▶ **Trecho selecionado**:
►
1. Os bancos multilaterais de desenvolvimento
Os Bancos Multilaterais de Desenvolvimento (BMD) são instituições financeiras internacionais criadas por um conjunto de países com o objetivo de fomentar o progresso econômico e social, sobretudo nos países em desenvolvimento.
Seu papel central é oferecer apoio financeiro e técnico a projetos de infraestrutura, políticas públicas e programas estruturantes que contribuam para a redução de desigualdades e o fortalecimento institucional.
Embora os empréstimos de longo prazo sejam a principal ferramenta de atuação desses bancos, suas funções vão muito além disso.
Os BMD também fornecem assistência técnica, compartilham boas práticas de governança, oferecem garantias para atração de capital privado e, em alguns casos, disponibilizam recursos não reembolsáveis para iniciativas com alto impacto social ou ambiental.
Além disso, eles funcionam como plataformas de diálogo e cooperação internacional, especialmente frente a desafios que ultrapassam as fronteiras nacionais, como as mudanças climáticas ou as crises sanitárias.
◄
▶ **Registros de perguntas de raciocínio espacial**:
►
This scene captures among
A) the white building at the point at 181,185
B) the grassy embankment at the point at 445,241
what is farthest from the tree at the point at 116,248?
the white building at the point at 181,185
◄
▶ **A fazer**: Continue o texto sobre os bancos multilaterais de desenvolvimento a partir da última frase apresentada. Os registros não têm relação com o texto sobre os bancos multilaterais de desenvolvimento.

▶ **Resposta escrita**:
Tais instituições são formalmente constituídas por acordos internacionais que definem sua governança, estrutura de capital e regras de operação.
Como os países membros são os responsáveis por aportar o capital inicial, os BMD possuem maior solidez e conseguem captar recursos nos mercados financeiros globais com taxas de juros mais baixas do que aquelas disponíveis para muitos de seus membros mutuários. Com isso, tornam-se capazes de oferecer financiamento em condições mais vantajosas e sustentáveis.
A relevância dos BMD se torna ainda maior diante da escassez de recursos disponíveis para investimentos estruturantes nos países em desenvolvimento. Ao atuar de forma anticíclica, oferecendo crédito em momentos de retração econômica, e ao alavancar parcerias entre setor público e privado, essas instituições cumprem um papel essencial na viabilização de projetos transformadores e no fortalecimento da capacidade dos Estados para implementar políticas públicas duradouras.¹
2. As regras aplicadas aos BMD na Lei de Licitações (Lei 14.133/2021)
2.1. Objetivo dos BMDs
Os bancos multilaterais de desenvolvimento (BMD) são instituições voltadas à promoção do desenvolvimento econômico dos países, por meio da concessão de empréstimos ou doações destinados ao financiamento de obras públicas e à aquisição de bens.
2.2. Natureza e personalidade jurídica de direito internacional dos BMDs
Os BMDs são organizações reconhecidas como sujeitos de direito internacional. Embora sejam criadas por acordos entre Estados soberanos, essas instituições gozam de autonomia funcional e organizacional, não sendo meramente reflexos da vontade estatal.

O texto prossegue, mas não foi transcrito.